In this study, the level of cleansing was defined as adequate in 94% of group A subjects (reduced volume method), despite the elimination of drinking any PEG-ELS on the day before the examination. This result was higher than that of previous studies (52%-88%)[3-7,9]. We successfully reduced median fluid intake to 3.8 L (range, 2.9-4.1 L) using the reduced volume method compared to total fluid intake ranging from 4.5 to 6 L using the conventional volume method in previously reported studies[3-10]. These results indicate that the intake of PEG-ELS on the day of the examination promotes colon cleansing, whereas intake on the day before the examination may have very limited, if any, impact on the cleansing. A possible reason for this is that after ingesting and evacuating 2 L PEG-ELS on the day before the examination, biliary and intestinal secretion occurs (processes necessary for stool production) and the ingestion of only 1 L PEG-ELS on the day of the examination is then insufficient to clean the whole colon. Regarding total colonoscopy, in most Japanese facilities patients take 2 L PEG-ELS in the endoscopy waiting room on the day of the examination and the examination then starts when the fecal matter becomes liquid and transparent. In this way, we usually obtain an adequate preparation for performing total colonoscopy. The Japanese preparation method for total colonoscopy has evidence of achieving an adequate cleansing level[11,12]. Therefore, we believe that our proposed reduced volume method for colon capsule endoscopy is also adequate.

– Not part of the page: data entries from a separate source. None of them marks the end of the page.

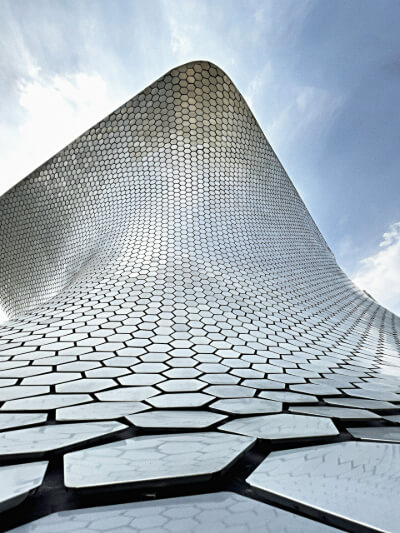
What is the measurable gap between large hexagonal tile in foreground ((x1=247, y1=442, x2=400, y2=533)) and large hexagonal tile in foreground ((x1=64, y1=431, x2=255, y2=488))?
68 millimetres

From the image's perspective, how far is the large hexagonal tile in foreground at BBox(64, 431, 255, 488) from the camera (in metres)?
0.40

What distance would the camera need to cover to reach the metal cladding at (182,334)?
40cm

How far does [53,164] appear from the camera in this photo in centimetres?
538

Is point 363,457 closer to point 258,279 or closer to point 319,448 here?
point 319,448

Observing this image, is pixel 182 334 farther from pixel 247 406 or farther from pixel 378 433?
pixel 378 433

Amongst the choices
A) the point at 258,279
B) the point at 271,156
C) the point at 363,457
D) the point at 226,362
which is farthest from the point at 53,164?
the point at 363,457

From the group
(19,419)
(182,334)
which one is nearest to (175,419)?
(19,419)

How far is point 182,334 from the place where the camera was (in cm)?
180

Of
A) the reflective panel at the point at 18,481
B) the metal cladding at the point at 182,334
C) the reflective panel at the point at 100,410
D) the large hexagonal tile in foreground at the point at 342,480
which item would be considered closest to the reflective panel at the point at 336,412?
the metal cladding at the point at 182,334

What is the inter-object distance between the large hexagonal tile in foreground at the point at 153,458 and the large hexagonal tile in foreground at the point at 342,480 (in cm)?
7

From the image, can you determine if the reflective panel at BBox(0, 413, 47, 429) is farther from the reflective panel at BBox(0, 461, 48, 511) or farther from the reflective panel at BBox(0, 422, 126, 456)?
the reflective panel at BBox(0, 461, 48, 511)

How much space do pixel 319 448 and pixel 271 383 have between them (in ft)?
2.28

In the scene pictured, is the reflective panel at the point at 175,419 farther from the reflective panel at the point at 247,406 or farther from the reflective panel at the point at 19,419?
the reflective panel at the point at 19,419

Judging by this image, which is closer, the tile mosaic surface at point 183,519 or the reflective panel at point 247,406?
the tile mosaic surface at point 183,519
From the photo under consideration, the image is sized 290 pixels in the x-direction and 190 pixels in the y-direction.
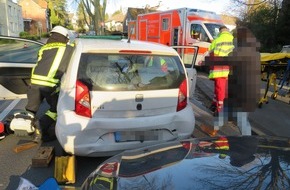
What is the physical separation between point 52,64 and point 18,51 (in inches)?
84.0

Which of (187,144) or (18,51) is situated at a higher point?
(18,51)

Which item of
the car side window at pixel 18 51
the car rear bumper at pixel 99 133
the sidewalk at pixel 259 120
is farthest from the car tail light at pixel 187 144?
the car side window at pixel 18 51

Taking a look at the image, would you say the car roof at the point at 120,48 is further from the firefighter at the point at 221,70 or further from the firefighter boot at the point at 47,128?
the firefighter at the point at 221,70

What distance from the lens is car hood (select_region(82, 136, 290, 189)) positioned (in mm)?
2064

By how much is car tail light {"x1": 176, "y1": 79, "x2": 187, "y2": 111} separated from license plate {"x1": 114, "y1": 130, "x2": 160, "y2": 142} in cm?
50

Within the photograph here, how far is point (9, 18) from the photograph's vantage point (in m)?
55.9

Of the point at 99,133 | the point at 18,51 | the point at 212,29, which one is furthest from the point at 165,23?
the point at 99,133

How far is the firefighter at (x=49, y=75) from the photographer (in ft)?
16.5

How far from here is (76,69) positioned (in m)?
4.14

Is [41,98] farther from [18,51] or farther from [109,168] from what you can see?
[109,168]

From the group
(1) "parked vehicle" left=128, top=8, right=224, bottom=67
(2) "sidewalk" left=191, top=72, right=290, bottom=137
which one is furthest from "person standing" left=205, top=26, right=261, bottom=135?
(1) "parked vehicle" left=128, top=8, right=224, bottom=67

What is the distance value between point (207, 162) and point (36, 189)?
1351 millimetres

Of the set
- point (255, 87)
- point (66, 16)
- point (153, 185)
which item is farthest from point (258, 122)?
point (66, 16)

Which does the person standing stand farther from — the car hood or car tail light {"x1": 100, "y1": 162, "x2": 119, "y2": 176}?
car tail light {"x1": 100, "y1": 162, "x2": 119, "y2": 176}
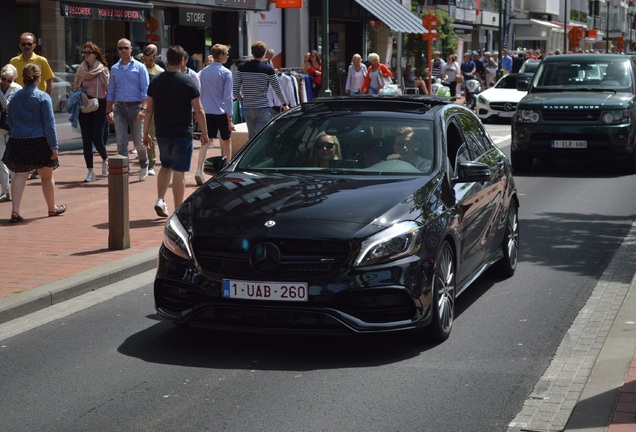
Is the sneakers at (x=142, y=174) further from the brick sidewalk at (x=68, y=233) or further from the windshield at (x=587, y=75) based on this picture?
the windshield at (x=587, y=75)

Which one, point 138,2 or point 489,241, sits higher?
point 138,2

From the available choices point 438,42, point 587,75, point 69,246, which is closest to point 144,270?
point 69,246

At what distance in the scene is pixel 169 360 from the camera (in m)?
7.09

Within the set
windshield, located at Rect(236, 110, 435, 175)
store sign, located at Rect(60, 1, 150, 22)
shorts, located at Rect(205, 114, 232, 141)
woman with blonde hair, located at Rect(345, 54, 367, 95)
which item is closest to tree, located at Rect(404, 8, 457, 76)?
woman with blonde hair, located at Rect(345, 54, 367, 95)

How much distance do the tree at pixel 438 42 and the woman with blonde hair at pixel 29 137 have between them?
29903 mm

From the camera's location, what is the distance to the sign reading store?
28.2m

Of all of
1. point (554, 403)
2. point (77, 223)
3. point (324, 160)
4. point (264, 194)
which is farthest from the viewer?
point (77, 223)

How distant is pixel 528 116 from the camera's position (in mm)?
18812

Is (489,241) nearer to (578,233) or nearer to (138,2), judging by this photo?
(578,233)

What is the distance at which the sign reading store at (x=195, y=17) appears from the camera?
2818 centimetres

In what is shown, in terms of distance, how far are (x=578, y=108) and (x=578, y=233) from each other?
20.8ft

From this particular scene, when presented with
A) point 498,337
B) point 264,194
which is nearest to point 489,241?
point 498,337

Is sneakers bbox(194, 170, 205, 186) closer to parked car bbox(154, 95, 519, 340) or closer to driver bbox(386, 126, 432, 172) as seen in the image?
parked car bbox(154, 95, 519, 340)

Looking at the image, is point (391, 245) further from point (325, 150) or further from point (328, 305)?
point (325, 150)
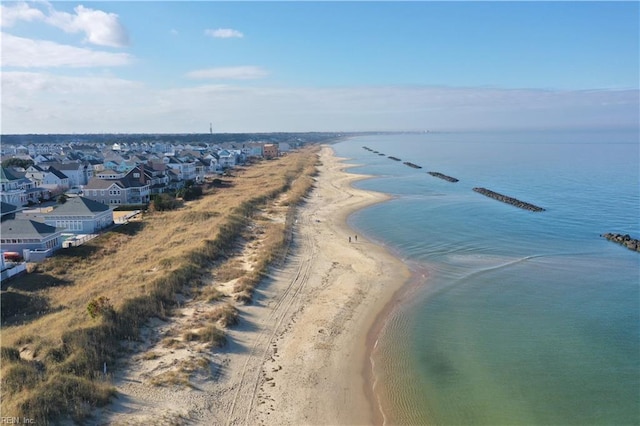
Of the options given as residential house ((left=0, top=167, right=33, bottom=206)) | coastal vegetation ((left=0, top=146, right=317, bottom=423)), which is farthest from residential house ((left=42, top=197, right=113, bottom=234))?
residential house ((left=0, top=167, right=33, bottom=206))

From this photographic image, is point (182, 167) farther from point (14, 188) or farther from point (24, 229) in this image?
point (24, 229)

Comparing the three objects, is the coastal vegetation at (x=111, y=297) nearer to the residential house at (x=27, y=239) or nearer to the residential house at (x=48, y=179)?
the residential house at (x=27, y=239)

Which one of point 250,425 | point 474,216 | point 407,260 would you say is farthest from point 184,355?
point 474,216

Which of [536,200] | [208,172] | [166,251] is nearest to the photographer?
[166,251]

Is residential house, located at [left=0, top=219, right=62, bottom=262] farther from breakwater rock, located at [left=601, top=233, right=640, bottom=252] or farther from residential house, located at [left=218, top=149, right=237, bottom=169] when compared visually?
residential house, located at [left=218, top=149, right=237, bottom=169]

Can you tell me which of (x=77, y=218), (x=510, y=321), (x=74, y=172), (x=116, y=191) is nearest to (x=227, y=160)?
(x=74, y=172)

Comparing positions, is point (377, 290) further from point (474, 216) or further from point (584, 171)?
point (584, 171)

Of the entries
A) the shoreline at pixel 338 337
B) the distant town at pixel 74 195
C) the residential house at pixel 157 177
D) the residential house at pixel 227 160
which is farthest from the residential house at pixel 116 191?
the residential house at pixel 227 160
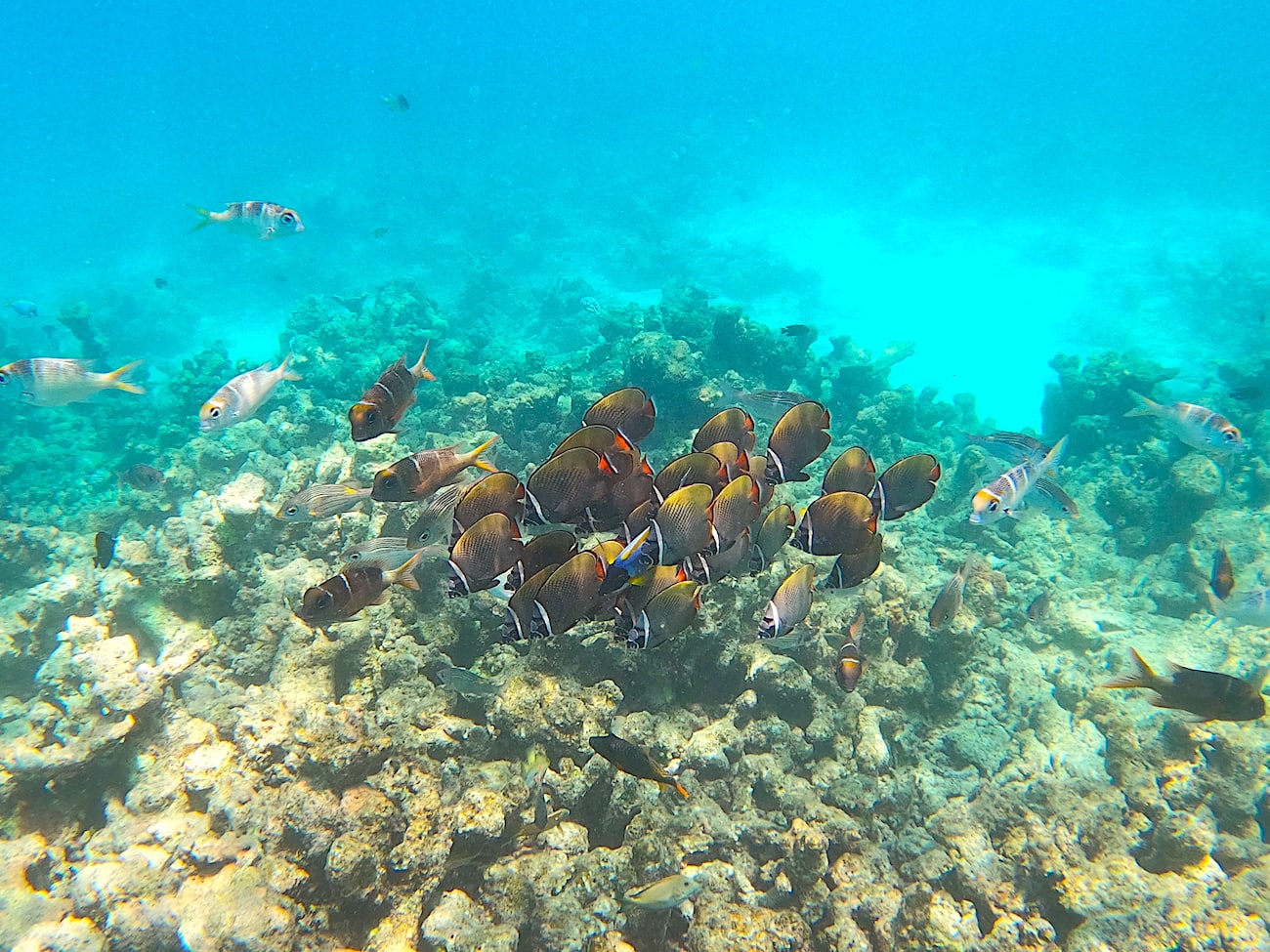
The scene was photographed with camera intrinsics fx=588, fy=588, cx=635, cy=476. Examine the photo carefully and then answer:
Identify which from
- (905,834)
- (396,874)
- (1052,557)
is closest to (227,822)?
(396,874)

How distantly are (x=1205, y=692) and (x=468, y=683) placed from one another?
4322 millimetres

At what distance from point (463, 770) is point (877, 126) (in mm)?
83573

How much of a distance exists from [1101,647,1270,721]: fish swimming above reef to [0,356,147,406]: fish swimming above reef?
344 inches

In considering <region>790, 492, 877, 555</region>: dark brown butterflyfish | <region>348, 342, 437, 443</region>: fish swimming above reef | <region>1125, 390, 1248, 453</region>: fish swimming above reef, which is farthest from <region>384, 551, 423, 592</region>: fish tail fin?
<region>1125, 390, 1248, 453</region>: fish swimming above reef

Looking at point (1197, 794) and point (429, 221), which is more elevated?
point (429, 221)

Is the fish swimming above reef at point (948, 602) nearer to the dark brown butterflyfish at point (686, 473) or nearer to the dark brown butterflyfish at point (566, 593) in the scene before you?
the dark brown butterflyfish at point (686, 473)

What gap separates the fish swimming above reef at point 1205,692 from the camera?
3.24 metres

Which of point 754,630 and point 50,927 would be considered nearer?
point 50,927

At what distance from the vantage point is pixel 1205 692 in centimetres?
333

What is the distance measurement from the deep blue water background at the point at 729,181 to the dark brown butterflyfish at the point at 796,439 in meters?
16.4

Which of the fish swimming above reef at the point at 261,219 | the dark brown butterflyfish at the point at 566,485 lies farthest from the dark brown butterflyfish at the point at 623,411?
the fish swimming above reef at the point at 261,219

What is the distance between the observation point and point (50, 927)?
3.27m

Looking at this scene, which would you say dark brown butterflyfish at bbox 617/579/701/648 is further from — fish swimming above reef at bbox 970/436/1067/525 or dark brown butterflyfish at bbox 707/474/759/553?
fish swimming above reef at bbox 970/436/1067/525

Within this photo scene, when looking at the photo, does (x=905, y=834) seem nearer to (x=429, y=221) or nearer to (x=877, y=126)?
(x=429, y=221)
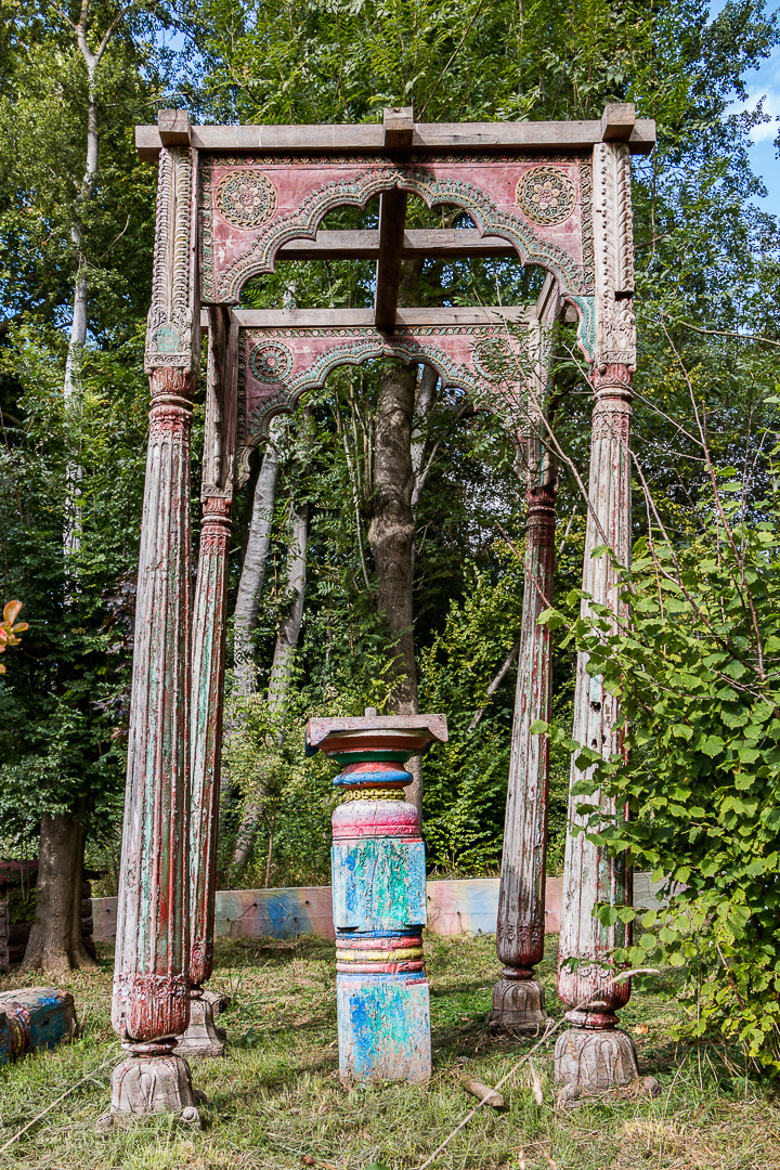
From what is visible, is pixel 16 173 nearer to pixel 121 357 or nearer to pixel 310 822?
pixel 121 357

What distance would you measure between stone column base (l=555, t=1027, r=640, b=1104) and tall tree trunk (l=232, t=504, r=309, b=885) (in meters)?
7.61

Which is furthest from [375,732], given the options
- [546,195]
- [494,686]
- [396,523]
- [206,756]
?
[494,686]

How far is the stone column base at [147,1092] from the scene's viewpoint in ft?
13.8

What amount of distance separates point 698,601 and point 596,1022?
5.92ft

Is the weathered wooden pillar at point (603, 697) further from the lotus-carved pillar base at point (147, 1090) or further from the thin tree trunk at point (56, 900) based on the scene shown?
the thin tree trunk at point (56, 900)

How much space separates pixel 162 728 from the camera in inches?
181

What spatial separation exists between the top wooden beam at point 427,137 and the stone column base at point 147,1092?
4086 millimetres

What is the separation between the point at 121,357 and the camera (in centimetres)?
1788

There has been no previously published report on the use of experienced medical staff in this respect. In this study, we established a method in which experienced medical staff assessed the quality of the bowel preparation by checking the clarity of subjects’ evacuation before the subjects were given the colon capsule (Figure 1). In cases of unsatisfactory preparation, an additional PEG-ELS was prescribed, with additional PEG-ELS required for one subject in group A and three subjects in group B. Following this additional PEG-ELS, colon cleanliness was judged as adequate in all four subjects. In most Japanese institutes, experienced medical staff assess the quality of the bowel preparation by checking the clarity of subjects’ evacuation before starting total colonoscopy. This may be one of the key points why we achieved a high cleansing level. Experienced medical endoscopy staff could also be utilized to help achieve a high level of colon cleanliness when performing colon capsule endoscopy.

It is also important to note that small changes in technique can make significant differences in achieving a high quality of colon cleansing. The difference between this study and previous reports[3-7,9,10] is that we used pronase and dimethicone as adjuncts, and isotonic magnesium citrate as a booster. It has previously been reported that pronase was effective as a mucolytic agent[13] and dimethicone was useful in dissolving intraluminal air bubbles[14,15]. Accordingly, we used pronase dissolved into 100 mL of water as the first step on the day of examination, and dimethicone was added to the solution of PEG-ELS and magnesium citrate. We believe that dimethicone worked to join numerous microbubbles to form groups of large bubbles, resulting in better mucosal visualization, and that pronase and dimethicone should be used routinely as adjuncts to bowel preparation (Figure 2).

Figure 2
Figure 2 Example of the contribution of dimethicone to improved mucosal visualization by the colon capsule. A: A lesion (arrow) is clearly observed on the transverse colon by colon capsule endoscopy. Dimethicone worked to join numerous microbubbles to form groups of large bubbles, resulting in better mucosal visualization; B: Colonoscopy image of the lesion post-capsule procedure. The lesion was diagnosed as a laterally spreading tumor. Endoscopic submucosal dissection was performed, and intramucosal cancer consisting of well differentiated adenocarcinoma was identified on the resected specimen.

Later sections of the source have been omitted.